Note that the signal associated with the program learned by unconstrained_2
was enriched in stimulated condition compared to control. Here, the cells are separated by their latent scores for unconstrained_2
, which suggests that this node is indeed capturing the variation induced by IFN-beta stimulation.
[46]:
sc.pl.scatter(kang_pbmc, x='unconstrained_2', y='constrained_0', color='cell_type', size=10)

[47]:
sc.pl.scatter(kang_pbmc, x='unconstrained_1', y='unconstrained_0', color='cell_type', size=10)

Recall that unconstrained_1
was differentially enriched in CD14+ Monocytes. Therefore, this node is capturing the CD14+ Monocyte cell type variation.
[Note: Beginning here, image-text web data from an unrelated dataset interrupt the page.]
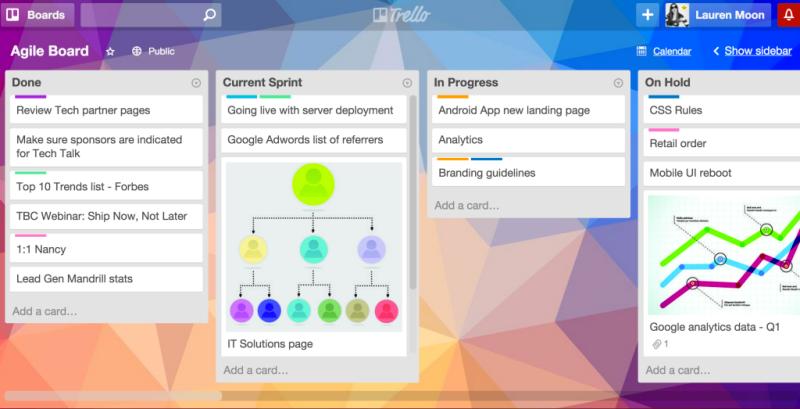 How To Organize Your Entire Life With Trello Trello Templates Life Digital Organization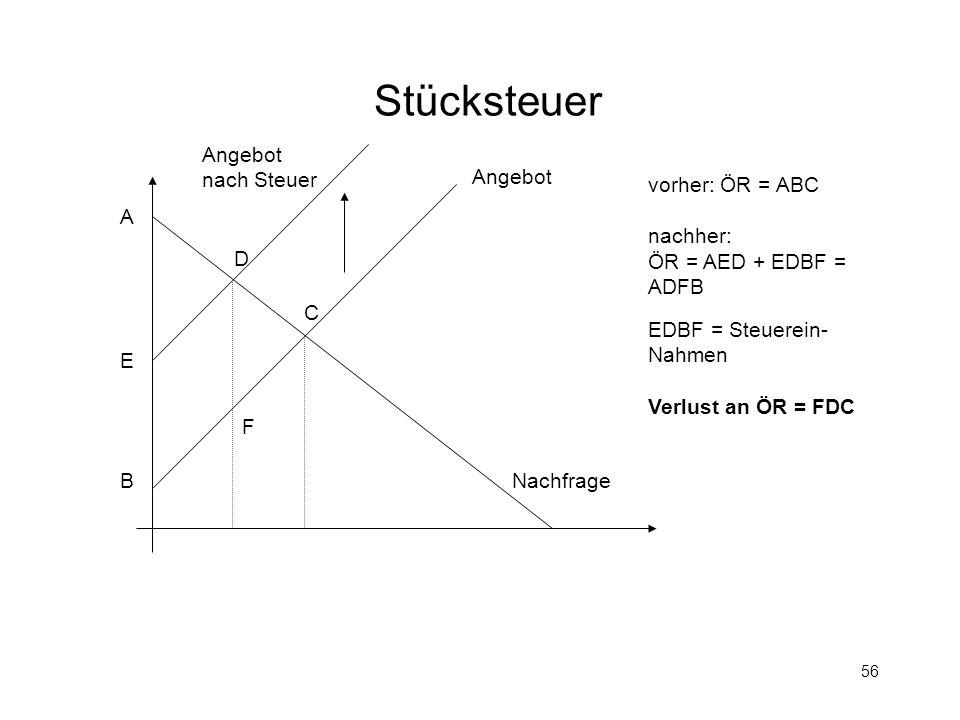 56 Stücksteuer Angebot Nachfrage A B C D vorher: ÖR = ABC nachher: ÖR = AED + EDBF = ADFB EDBF = Steuerein- Nahmen Verlust an ÖR = FDC Angebot nach St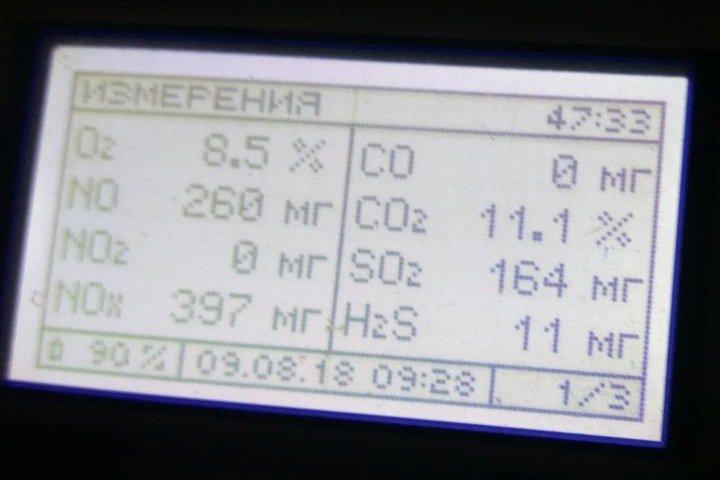 СГК вместе с общественниками проверила выбросы от сжигания бурого угля на ТЭЦ-5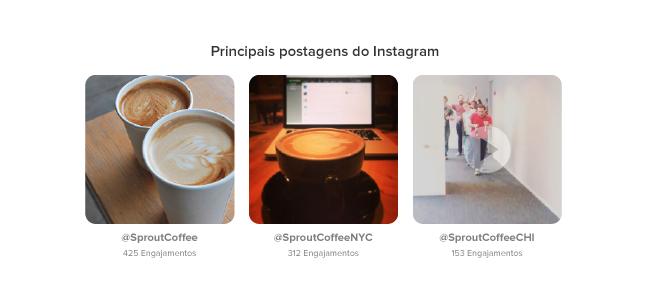 Estatísticas do instagram Principais postagens do Instagram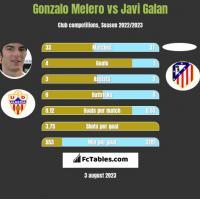 Gonzalo Melero vs Javi Galan h2h player stats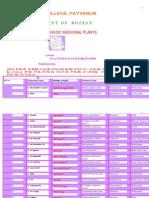 Medicinal plants in malayalam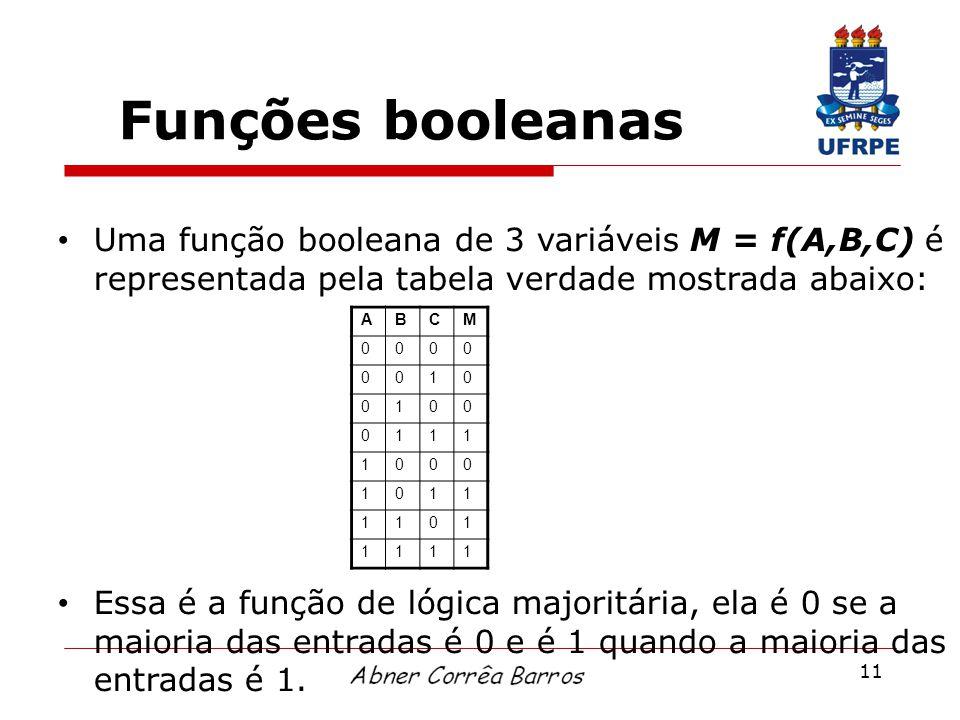 11 Funções booleanas Uma função booleana de 3 variáveis M = f(A,B,C) é representada pela tabela verdade mostrada abaixo: Essa é a função de lógica maj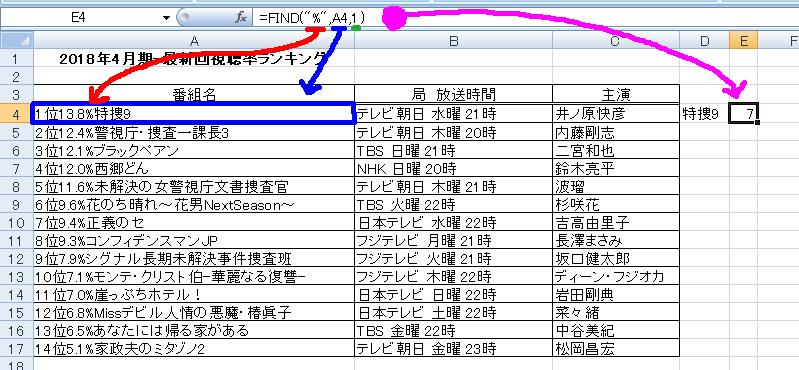 f:id:sakatsu_kana:20180509101240j:plain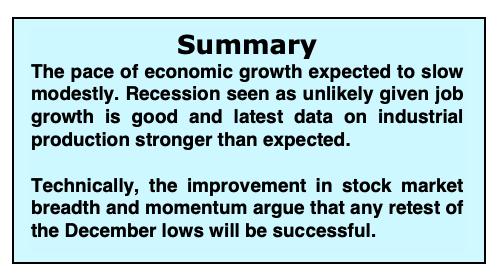 stock market fundamentals economic data analysis investing research_22 january year 2019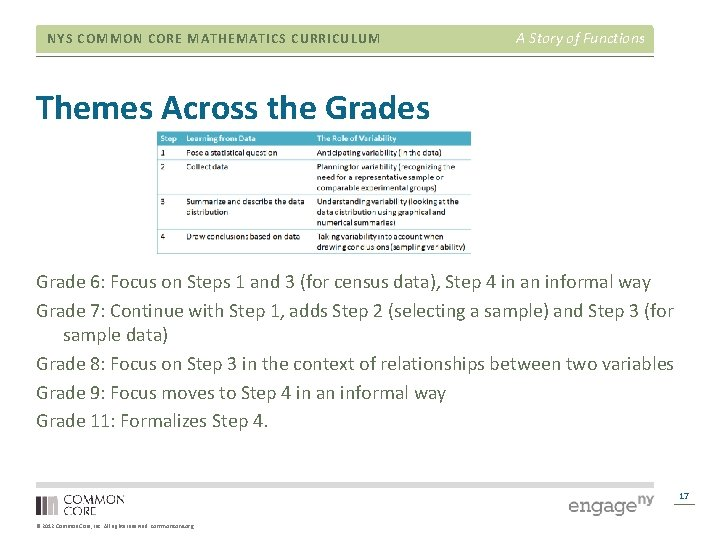 NYS COMMON CORE MATHEMATICS CURRICULUM A Story of Functions Themes Across the Grades Grade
Get genes from extension nodes sorted by their absolute weights in the decoder. Higher absolute value of the weight means that this gene is affected more by the gene program.
[48]:
q_intr_cvae.term_genes('constrained_0', terms=kang_pbmc.uns['terms'])
[48]:
genes | weights | in_mask | |
---|---|---|---|
0 | CD79A | -1.686799 | True |
1 | BLK | -1.411135 | True |
2 | CD19 | -1.384097 | True |
3 | BLNK | -1.166159 | True |
4 | CD79B | -1.164143 | True |
... | ... | ... | ... |
66 | STIM1 | -0.000940 | True |
67 | CERS4 | -0.000227 | False |
68 | HLA-DPB1 | -0.000045 | False |
69 | HLA-A | 0.000036 | False |
70 | KCNG1 | -0.000012 | False |
71 rows × 3 columns
[51]:
q_intr_cvae.term_genes('unconstrained_1', terms=kang_pbmc.uns['terms'])
[51]:
genes | weights | in_mask | |
---|---|---|---|
0 | RGS2 | 3.689368e-01 | False |
1 | CCL2 | -3.177418e-01 | False |
2 | TIMP1 | -3.089722e-01 | False |
3 | PLA2G7 | -2.966527e-01 | False |
4 | GMPR | -2.102084e-01 | False |
... | ... | ... | ... |
486 | PNPLA8 | 1.008977e-05 | False |
487 | HS2ST1 | 8.462230e-06 | False |
488 | SLC25A13 | -7.957511e-06 | False |
489 | SLC4A2 | -3.113702e-06 | False |
490 | EBF1 | 3.527966e-07 | False |
491 rows × 3 columns
[50]:
q_intr_cvae.term_genes('unconstrained_2', terms=kang_pbmc.uns['terms'])
[50]:
genes | weights | in_mask | |
---|---|---|---|
0 | IFIT3 | -0.341521 | False |
1 | IFIT1 | -0.338443 | False |
2 | IFIT2 | -0.335060 | False |
3 | CXCL10 | -0.334820 | False |
4 | ISG15 | -0.332265 | False |
... | ... | ... | ... |
391 | ZNF235 | -0.000018 | False |
392 | ILK | -0.000017 | False |
393 | RGS2 | 0.000017 | False |
394 | SLC44A1 | 0.000006 | False |
395 | FURIN | 0.000003 | False |
396 rows × 3 columns
Note that unconstrained_2
was capturing the variation induced by IFN-beta stimulation. Here, the genes from the Interferon Induced Protein gene family have the largest absolute weights in the program captured by this unconstrained node, certifying that the learned program is indeed capturing variations in gene expression due to activity of the inteferon signalling, which was induced by IFN-beta stimulation.